Zero rating, as this practice is called, exempts some services from from the data bundle - exactly what Brasil is doing. It is used widely in India ("internet.org") and in Chile it offered many people access to a limited set of internet services - until it was outlawed. But in a country where only a quarter of the citizens has access to broadband internet, aren't we doing the population a disservice by taking away their internet access, however limited?

Zero rating is essentially the equivalent of a collect call - the receiver pays. What is wrong with that? Even wikimedia supports zero rating!

It isn't win-win but lose-it-all

The thing is - the provider will be the gate keeper of what services you can. You are allowed only on a piece of the internet, being blocked not by technical boundaries but by a business model.
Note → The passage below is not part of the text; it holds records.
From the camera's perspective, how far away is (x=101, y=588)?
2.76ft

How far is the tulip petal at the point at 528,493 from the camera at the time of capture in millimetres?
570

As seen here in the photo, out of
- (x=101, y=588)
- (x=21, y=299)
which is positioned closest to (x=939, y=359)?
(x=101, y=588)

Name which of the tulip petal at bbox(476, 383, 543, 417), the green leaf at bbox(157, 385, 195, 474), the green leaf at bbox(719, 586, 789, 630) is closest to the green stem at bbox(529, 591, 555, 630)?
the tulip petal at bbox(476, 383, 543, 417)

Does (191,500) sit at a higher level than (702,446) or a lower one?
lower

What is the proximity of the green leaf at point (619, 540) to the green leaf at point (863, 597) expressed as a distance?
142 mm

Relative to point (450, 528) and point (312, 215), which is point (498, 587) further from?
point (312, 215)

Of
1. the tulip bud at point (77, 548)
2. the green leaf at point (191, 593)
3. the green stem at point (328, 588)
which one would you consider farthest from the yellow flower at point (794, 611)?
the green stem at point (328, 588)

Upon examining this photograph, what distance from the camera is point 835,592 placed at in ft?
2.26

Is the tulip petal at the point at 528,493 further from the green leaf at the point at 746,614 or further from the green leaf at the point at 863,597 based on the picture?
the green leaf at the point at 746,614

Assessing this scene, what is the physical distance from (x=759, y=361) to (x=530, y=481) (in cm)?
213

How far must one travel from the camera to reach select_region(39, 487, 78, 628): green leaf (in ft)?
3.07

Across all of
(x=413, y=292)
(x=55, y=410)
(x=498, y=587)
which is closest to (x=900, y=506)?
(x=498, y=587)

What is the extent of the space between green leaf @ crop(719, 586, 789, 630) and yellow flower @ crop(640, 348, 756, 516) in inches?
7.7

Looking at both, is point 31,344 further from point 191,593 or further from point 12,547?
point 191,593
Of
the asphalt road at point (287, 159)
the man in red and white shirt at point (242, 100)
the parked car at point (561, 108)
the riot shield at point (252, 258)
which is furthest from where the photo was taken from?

A model which allows providers to extract more money from their business than they otherwise would have - not by offering more services, but by offering less.

The result will inevitably be lower data caps because it forces more companies to pay for zero rating! This is exactly what happens in Canada, where $45 gets you 2GB of data - compare that to the price of 8 dollars for the same amount in Finland. Canada is now changing the rules. Cable providers have figured that out, too, and try imposing limits while excepting certain services. And indeed, when providers introduce zero rating, prices go up!


Interestingly, when zero-rating is squashed, the opposite happens. When the government forbade zero rating in the Netherlands, its largest provider KPN responded by doubling their users' data caps without a price hike.

Thus, my suggestion to the Brazil government would be: work with providers to get indiscriminate data bundles to more users, rather than empowering providers to control their users' Internet usage.


Zero rating exist by virtue of artificial Internet scarcity in the form of usage caps and it is not part of the solution to bringing Internet access to everybody. It is part of the problem.